Human Skin Cell Preparation
Isolation of dermal single cells from peri‐tumor and tumor tissues for in vitro culture and flow cytometry: 1. After scraping off the subcutaneous fat tissue, skin biopsies were transferred to 1 mL dispase (5 U mL^−1^ in PBS containing 1% penicillin/streptomycin) and were incubated in 37 °C for 2 h to separate epidermis from dermis; 2. Dermis was washed briefly in PBS and was transfer to dermis digestion solution (Collagenase III 3 mg mL^−1^ + DNase (5 ug mL^−1^) in 10% FBS/RPMI 1640) at 37 °C for 2 h, shaking vigorously every 30 min; 3. The digested dermis was filtered through a 70 um strainer, the flow through was collected in a 15 mL tube, after centrifuge at 700 x g for 3 min, the cells were resuspended in 500 uL MACS buffer (0.5% BSA and 2 mM EDTA in PBS), ready for use.

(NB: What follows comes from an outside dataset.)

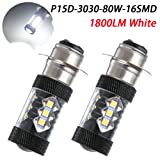 TABEN Extremely Bright 1800LM P15D H6M 80W High Power LED Motorcycle Driving Fog Tail Headlight Light Motorbike Lamp Bulb White 12-24V (Pack of 2)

Isolation of Skin CD45+ Cells for scRNA‐Seq
Skin biopsies were digested according to the instruction of the whole skin dissociation kit (130‐101‐540, MACS). Briefly, after scraping off fat tissue, skin biopsies were cutted into small pieces (< 4 mm^2^), each piece was digested with a buffer containing 435 uL buffer L, 12.5 uL enzyme P, 50 uL enzyme D, and 2.5 uL enzyme A on 37 °C shaker for 3 h. The digested skin tissue was diluted with ice cold DMEM containing 2% BSA, then was filtered through a 70 um strainer, the flow through was centrifuged at 300 x g for 10 min at 4 °C. The isolated skin cells were resuspended in MACS buffer and were subjected to CD45^+^ cell enrichment using magnetic beads (130‐045‐801, MACS).
Peripheral Blood Mononuclear Cells (PBMCs) Isolation
Each human peripheral blood leukopak was washed with 50 mL PBS, and was overlaid on lymphoprep (STEMSELL, 07851), then was centrifuged at 500 x g for 30 min in room temperature. After washing with MACS buffer for 3 times, the isolated PBMCs were either used immediately or frozen in FBS containing 10% DMSO.
Flow Cytometry
Skin cells or PBMCs were first stained with fixable viability dye efluor 780 (Invitrogen, 65‐0865‐18). For surface staining, cells were incubated in MACS buffer with antibodies at 4 °C for 30 min in the dark. For intracellular staining, cells were fixed and permeabilized using Foxp3 staining kit (eBioscience, 00‐5523‐00), then cytokines or TBX21 were stained with antibodies in the permeabilization buffer at 4 °C for 30 min in the dark. After washing with MACS buffer, the cells were ready for flow cytometry detection. For samples that do not contain enough cells to analyze were dropped out.
NK Cell Sorting
PBMCs were stained with fixable viability dye efluor 780, lineage antibodies (against CD3, CD4, TCRαβ, TCRγδ, CD19, CD20, CD22, CD34, FcεRIα, CD11c, CD303, CD123, CD1a, and CD14) and antibody against CD56. CD56^dim^NK cells were sorted as indicated in Figure S5A (Supporting Information) using BD FACSAria IIu. The sorted NK cells were subjected to bulk RNA‐Seq and ATAC‐Seq library preparation.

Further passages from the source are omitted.